EXERCISE INSTRUCTIONS →
Could every line of the data be printed exactly as it reads?

** Begin ENTRIES PROVIDED **

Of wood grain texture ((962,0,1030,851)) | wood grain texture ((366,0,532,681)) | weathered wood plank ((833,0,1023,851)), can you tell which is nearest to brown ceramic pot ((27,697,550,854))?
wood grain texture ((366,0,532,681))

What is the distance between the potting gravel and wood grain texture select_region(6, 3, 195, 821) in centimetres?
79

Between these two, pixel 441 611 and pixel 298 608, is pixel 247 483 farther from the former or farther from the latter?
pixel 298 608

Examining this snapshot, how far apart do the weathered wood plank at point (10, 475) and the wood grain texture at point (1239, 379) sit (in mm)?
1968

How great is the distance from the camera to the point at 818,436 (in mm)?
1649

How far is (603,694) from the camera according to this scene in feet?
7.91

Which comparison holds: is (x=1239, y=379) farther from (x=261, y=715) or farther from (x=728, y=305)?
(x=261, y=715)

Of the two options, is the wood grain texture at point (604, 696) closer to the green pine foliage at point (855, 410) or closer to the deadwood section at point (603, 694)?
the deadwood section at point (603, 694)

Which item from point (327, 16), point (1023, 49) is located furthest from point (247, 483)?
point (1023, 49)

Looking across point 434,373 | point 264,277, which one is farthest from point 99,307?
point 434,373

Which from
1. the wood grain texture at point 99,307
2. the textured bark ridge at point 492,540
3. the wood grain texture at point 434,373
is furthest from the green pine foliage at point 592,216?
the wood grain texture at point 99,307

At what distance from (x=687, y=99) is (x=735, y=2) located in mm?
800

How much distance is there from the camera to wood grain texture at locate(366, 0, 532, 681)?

** End ENTRIES PROVIDED **

SOLUTION FOR THIS TASK →
Of wood grain texture ((962,0,1030,851)) | wood grain texture ((366,0,532,681)) | weathered wood plank ((833,0,1023,851)), can you tell which is nearest to brown ceramic pot ((27,697,550,854))?
wood grain texture ((366,0,532,681))

What is the distance between the potting gravel and wood grain texture select_region(6, 3, 195, 821) in centimetres?
79

Between these two, pixel 441 611 and pixel 298 608, is pixel 247 483 farther from the former or farther from the latter?
pixel 298 608

Examining this snapshot, how far apart do the weathered wood plank at point (10, 475) and the wood grain texture at point (1239, 379) sit (in mm)?
1968

How great is the distance from the camera to the point at 818,436 (in mm)?
1649

How far is (603,694) from the camera according to this scene in feet?
7.91

Which comparison holds: is (x=1239, y=379) farther from (x=261, y=715) or farther from (x=728, y=305)?
(x=261, y=715)

Of the two options, is the wood grain texture at point (604, 696) closer to the green pine foliage at point (855, 410) or closer to the deadwood section at point (603, 694)?
the deadwood section at point (603, 694)

Which item from point (327, 16), point (1023, 49) is located furthest from point (247, 483)?
point (1023, 49)

Looking across point 434,373 | point 264,277, which one is farthest from point 99,307?
point 434,373

Which from
1. the wood grain texture at point 99,307
2. the textured bark ridge at point 492,540
3. the wood grain texture at point 434,373
is furthest from the green pine foliage at point 592,216?
the wood grain texture at point 99,307

At what distance from (x=687, y=99) is (x=735, y=2) located in mm?
800

How much distance is there from the camera to wood grain texture at locate(366, 0, 532, 681)?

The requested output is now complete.